## Exercise inputs
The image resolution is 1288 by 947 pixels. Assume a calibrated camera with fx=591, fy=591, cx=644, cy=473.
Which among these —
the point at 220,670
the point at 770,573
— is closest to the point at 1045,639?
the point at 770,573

## Set exercise
Reproduce the material, swapping "closest" for "nearest" everywhere and leaving the rest unchanged.

## Answer
The image resolution is 1288 by 947 pixels. Assume a calibrated camera with fx=591, fy=591, cx=644, cy=473.
Which among these —
the point at 220,670
the point at 770,573
— is nearest to the point at 1045,639?
the point at 770,573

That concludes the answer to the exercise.